** TASK INPUT follows **
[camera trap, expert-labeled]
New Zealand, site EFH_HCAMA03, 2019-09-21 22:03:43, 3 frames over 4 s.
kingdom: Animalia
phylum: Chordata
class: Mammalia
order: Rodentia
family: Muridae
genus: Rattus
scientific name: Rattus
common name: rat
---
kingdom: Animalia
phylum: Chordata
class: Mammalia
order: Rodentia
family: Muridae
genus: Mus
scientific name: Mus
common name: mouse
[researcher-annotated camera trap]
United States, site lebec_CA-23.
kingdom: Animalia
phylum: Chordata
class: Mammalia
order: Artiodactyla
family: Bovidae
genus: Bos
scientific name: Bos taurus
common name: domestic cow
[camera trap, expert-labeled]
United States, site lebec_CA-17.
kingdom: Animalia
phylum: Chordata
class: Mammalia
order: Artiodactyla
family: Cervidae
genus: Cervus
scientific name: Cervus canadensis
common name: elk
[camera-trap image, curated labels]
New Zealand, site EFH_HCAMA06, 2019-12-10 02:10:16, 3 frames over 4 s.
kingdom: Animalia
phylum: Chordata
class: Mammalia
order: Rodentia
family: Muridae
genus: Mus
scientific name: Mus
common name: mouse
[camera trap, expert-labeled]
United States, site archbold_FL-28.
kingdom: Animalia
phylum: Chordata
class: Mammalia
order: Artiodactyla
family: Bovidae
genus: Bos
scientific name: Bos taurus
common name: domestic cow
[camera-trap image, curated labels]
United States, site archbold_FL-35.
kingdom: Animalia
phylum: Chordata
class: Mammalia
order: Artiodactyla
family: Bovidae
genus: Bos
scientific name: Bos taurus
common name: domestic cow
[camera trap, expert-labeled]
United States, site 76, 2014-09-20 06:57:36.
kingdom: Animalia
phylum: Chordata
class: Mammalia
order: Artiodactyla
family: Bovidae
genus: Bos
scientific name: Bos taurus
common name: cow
** End of TASK INPUT **
**WHAT THIS TASK INVOLVES**
Take the entries and copy them out exactly.

**ANSWER SPACE**
[camera trap, expert-labeled]
New Zealand, site EFH_HCAMA03, 2019-09-21 22:03:43, 3 frames over 4 s.
kingdom: Animalia
phylum: Chordata
class: Mammalia
order: Rodentia
family: Muridae
genus: Rattus
scientific name: Rattus
common name: rat
---
kingdom: Animalia
phylum: Chordata
class: Mammalia
order: Rodentia
family: Muridae
genus: Mus
scientific name: Mus
common name: mouse
[researcher-annotated camera trap]
United States, site lebec_CA-23.
kingdom: Animalia
phylum: Chordata
class: Mammalia
order: Artiodactyla
family: Bovidae
genus: Bos
scientific name: Bos taurus
common name: domestic cow
[camera trap, expert-labeled]
United States, site lebec_CA-17.
kingdom: Animalia
phylum: Chordata
class: Mammalia
order: Artiodactyla
family: Cervidae
genus: Cervus
scientific name: Cervus canadensis
common name: elk
[camera-trap image, curated labels]
New Zealand, site EFH_HCAMA06, 2019-12-10 02:10:16, 3 frames over 4 s.
kingdom: Animalia
phylum: Chordata
class: Mammalia
order: Rodentia
family: Muridae
genus: Mus
scientific name: Mus
common name: mouse
[camera trap, expert-labeled]
United States, site archbold_FL-28.
kingdom: Animalia
phylum: Chordata
class: Mammalia
order: Artiodactyla
family: Bovidae
genus: Bos
scientific name: Bos taurus
common name: domestic cow
[camera-trap image, curated labels]
United States, site archbold_FL-35.
kingdom: Animalia
phylum: Chordata
class: Mammalia
order: Artiodactyla
family: Bovidae
genus: Bos
scientific name: Bos taurus
common name: domestic cow
[camera trap, expert-labeled]
United States, site 76, 2014-09-20 06:57:36.
kingdom: Animalia
phylum: Chordata
class: Mammalia
order: Artiodactyla
family: Bovidae
genus: Bos
scientific name: Bos taurus
common name: cow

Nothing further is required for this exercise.